= What is being asked =
Below this line are records; transcribe exactly the lines between the one holding "Bert Lahr Autograph" and the one holding "FURTADO</h3><p>Featuring a mix", inclusive, and omit the pictures.

= Record extracts =
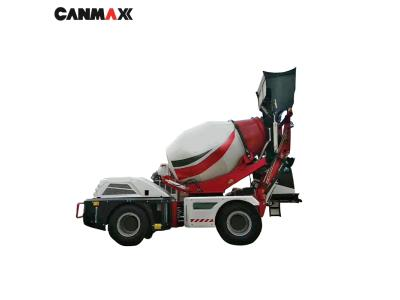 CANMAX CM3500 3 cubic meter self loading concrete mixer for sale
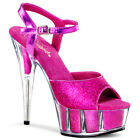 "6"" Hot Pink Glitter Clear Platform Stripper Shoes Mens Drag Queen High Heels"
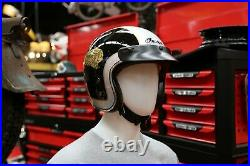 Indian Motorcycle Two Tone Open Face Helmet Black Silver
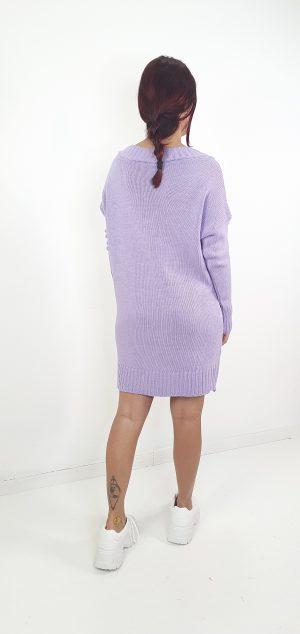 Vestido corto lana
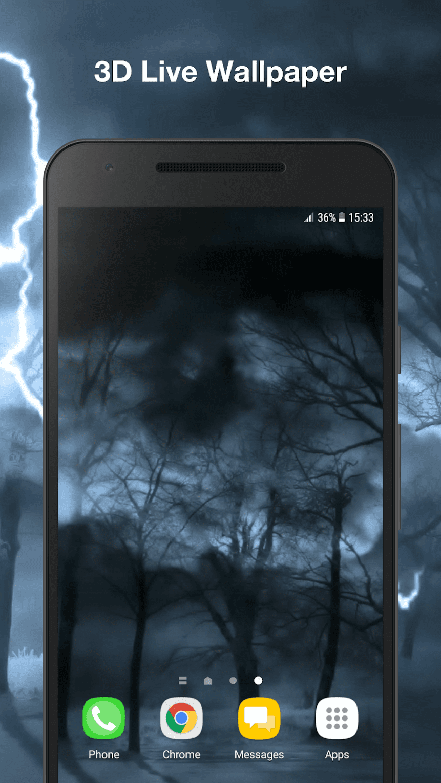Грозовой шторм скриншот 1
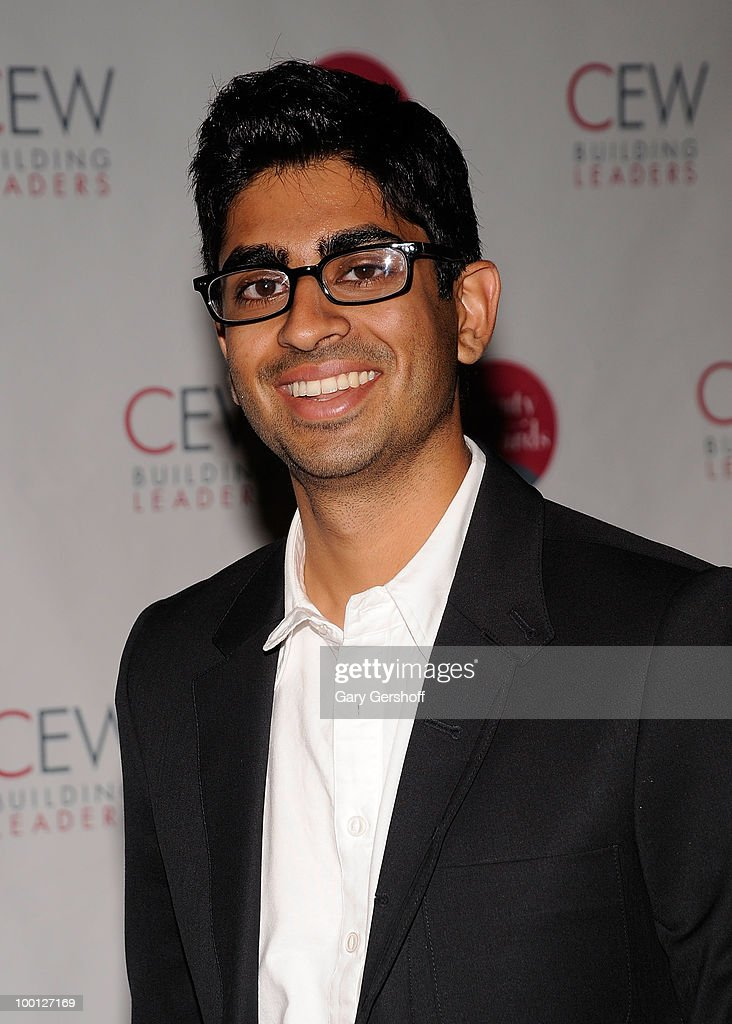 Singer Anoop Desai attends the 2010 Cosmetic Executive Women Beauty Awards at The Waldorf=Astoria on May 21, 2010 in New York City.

...

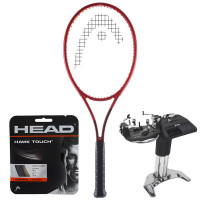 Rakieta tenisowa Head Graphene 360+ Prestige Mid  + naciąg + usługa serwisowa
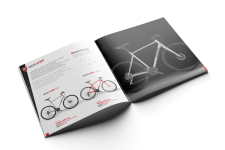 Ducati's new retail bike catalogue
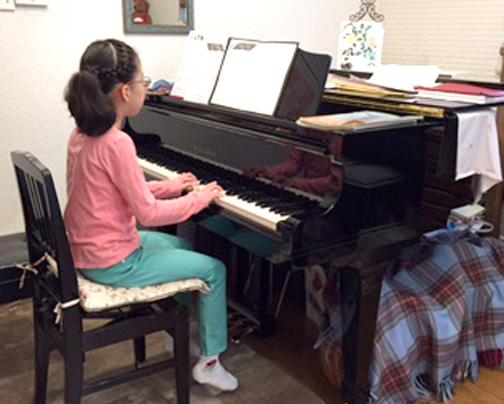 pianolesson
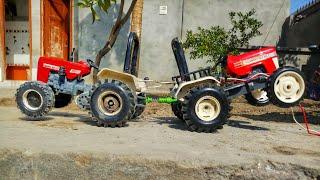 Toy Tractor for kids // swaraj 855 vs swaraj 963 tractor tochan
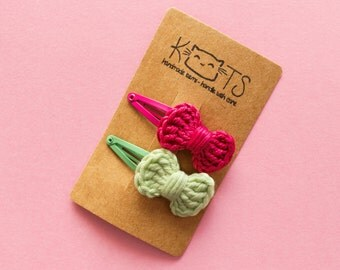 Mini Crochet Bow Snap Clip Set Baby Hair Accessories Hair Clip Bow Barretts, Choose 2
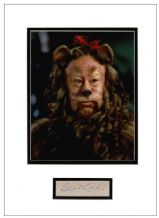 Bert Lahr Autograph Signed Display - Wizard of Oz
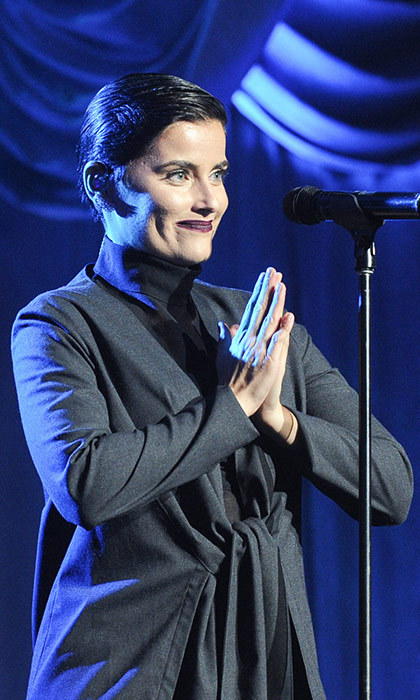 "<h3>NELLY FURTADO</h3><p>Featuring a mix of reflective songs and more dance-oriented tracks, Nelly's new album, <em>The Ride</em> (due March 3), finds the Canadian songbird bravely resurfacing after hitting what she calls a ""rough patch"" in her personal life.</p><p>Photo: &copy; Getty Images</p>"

= Worked solution =
 Bert Lahr Autograph Signed Display - Wizard of Oz
 "<h3>NELLY FURTADO</h3><p>Featuring a mix of reflective songs and more dance-oriented tracks, Nelly's new album, <em>The Ride</em> (due March 3), finds the Canadian songbird bravely resurfacing after hitting what she calls a ""rough patch"" in her personal life.</p><p>Photo: &copy; Getty Images</p>"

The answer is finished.